WHAT YOU SHOULD DO:
Set down the entries exactly as they appear, apart from the images, which stay out.

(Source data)
↓↓↓
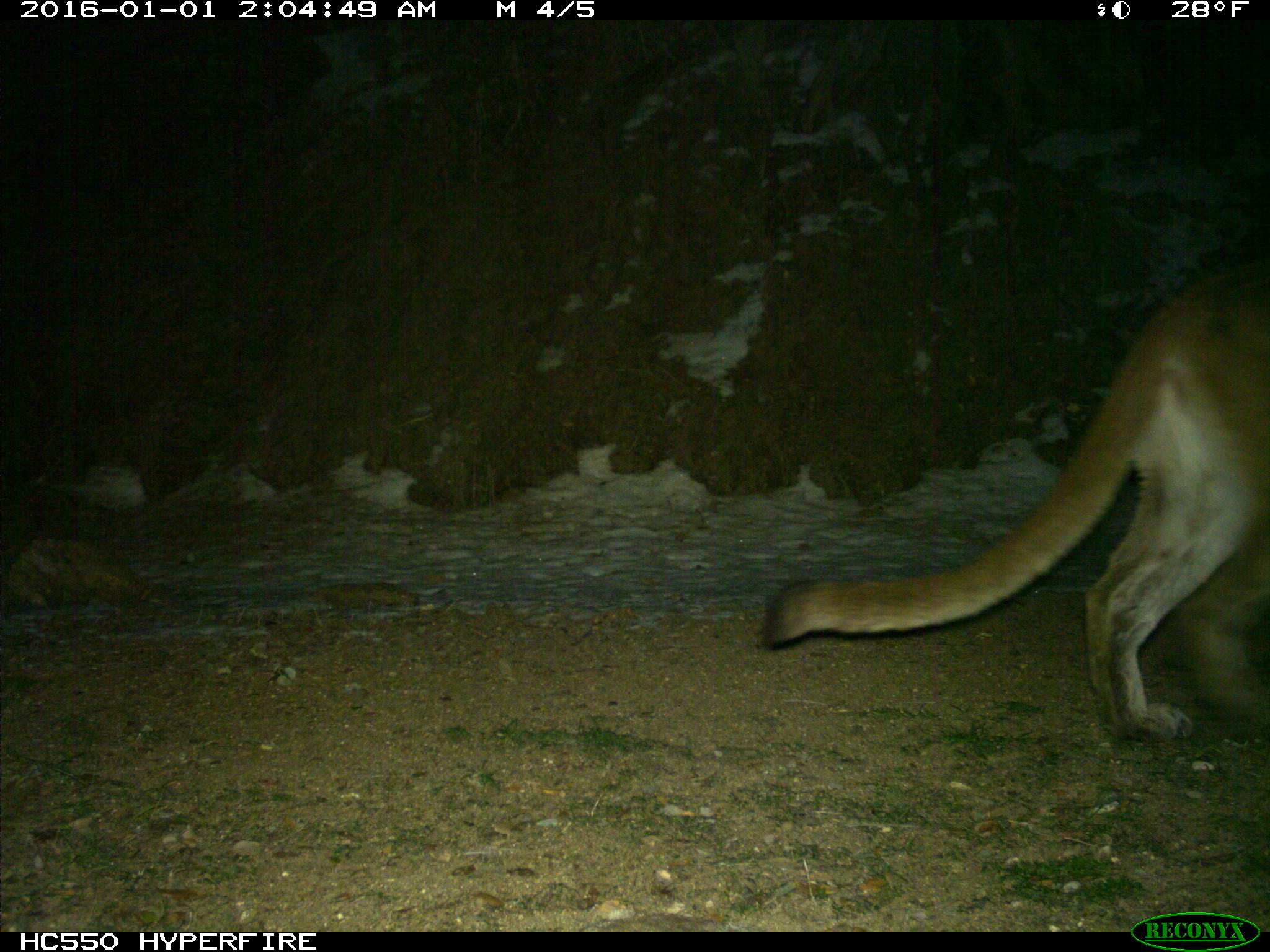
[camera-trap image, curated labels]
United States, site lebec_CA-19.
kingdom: Animalia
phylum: Chordata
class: Mammalia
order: Carnivora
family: Felidae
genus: Puma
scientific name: Puma concolor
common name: mountain lion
↑↑↑
ANSWER SECTION:
[camera-trap image, curated labels]
United States, site lebec_CA-19.
kingdom: Animalia
phylum: Chordata
class: Mammalia
order: Carnivora
family: Felidae
genus: Puma
scientific name: Puma concolor
common name: mountain lion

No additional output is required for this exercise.